You have gone about the task of building a corpus in a very haphazard manner. There are many flaws in the way you have chosen funds for the purpose of reaching your target.

First, you have spread Rs 8,000 across as many as 10 different schemes, which makes the portfolio too diffused and also difficult to monitor.

Second, you have invested in multiple funds from the same asset management companies. This would deny you the opportunity of investing across different funds houses and benefiting from their varying styles.

Third, you have also taken too may theme and sector funds, which require constant monitoring as well as much care in the timing of entry and exit. Unless you have a decisive view on the sectors, it may be in your interest to avoid them, even though they may have a good track record.

One good aspect about your investments is that you have a very realistic target and have given yourself a sufficiently long time frame for achieving the corpus.

The Rs 8,000 that you are currently investing, together with the additional Rs 3,000 that you wish to invest, will help you reach Rs 50 lakh in 15 years, even if the returns generated are a modest 11 per cent.

You must spread the Rs 11,000 across not more than four funds.

Since your return expectations are modest, you need to take only moderate risk and not heavy risk.

ICICI Pru Dynamic and ICIC Pru Discovery are both good funds with a reasonably sound track record.
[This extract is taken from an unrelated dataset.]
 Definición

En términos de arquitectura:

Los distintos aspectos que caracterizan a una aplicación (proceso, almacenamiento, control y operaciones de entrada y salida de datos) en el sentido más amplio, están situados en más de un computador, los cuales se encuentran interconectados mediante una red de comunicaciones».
The former is a normal diversified fund that can move into substantial cash and debt positions when the markets fall, while the latter is a mid-cap scheme.

Instead of these two, we suggest a switch to ICICI Pru Focussed Bluechip, where you can invest Rs 3,000.
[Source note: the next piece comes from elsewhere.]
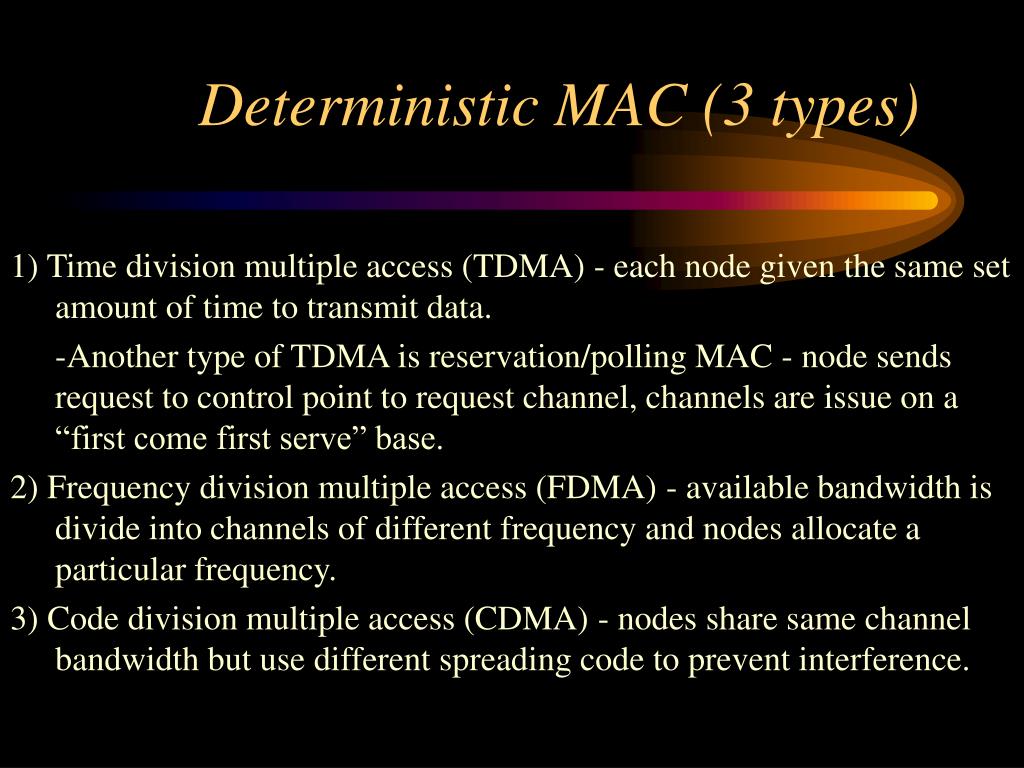 Deterministic MAC (3 types)

1) Time division multiple access (TDMA) - each node given the same set amount of time to transmit data.

-Another type of TDMA is reservation/polling MAC - node sends request to control point to request channel, channels are issue on a “first come first serve” base.

2) Frequency division multiple access (FDMA) - available bandwidth is divide into channels of different frequency and nodes allocate a particular frequency.

3) Code division multiple access (CDMA) - nodes share same channel bandwidth but use different spreading code to prevent interference.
Among the four funds from the Reliance stable where you have invested — Reliance Growth, Reliance Equity Opportunities, Reliance Banking and Reliance Pharma — you can retain Reliance Equity Opportunities alone and invest Rs 3,000 there. This is a multi-cap fund that has had a fine run over the past few years.

Reliance Growth has been a laggard, while the other two are sector funds and may not suit your purpose.

Among SBI Equity, SBI Magnum Global, SBI Magnum Emerging Business and SBI Gold, you can retain SBI Magnum Emerging Business, which is a mid-cap fund and invest Rs 2,000 there.

But, as mentioned earlier, in the light of your reasonable returns expectation, if you want to take lower risks, you can invest the same in HDFC Balanced instead.

Invest the additional Rs 3,000 in Quantum Long Term Equity, a fund with an excellent track record over the past 4-5 years.

Once your surplus increases, invest in other asset classes such as debt (PPF, NSC and bank FDs), gold and if possible real-estate so that you create a balanced portfolio.

Review your investments periodically, say, once every year, and take corrective action to weed out underperformers and also to rebalance.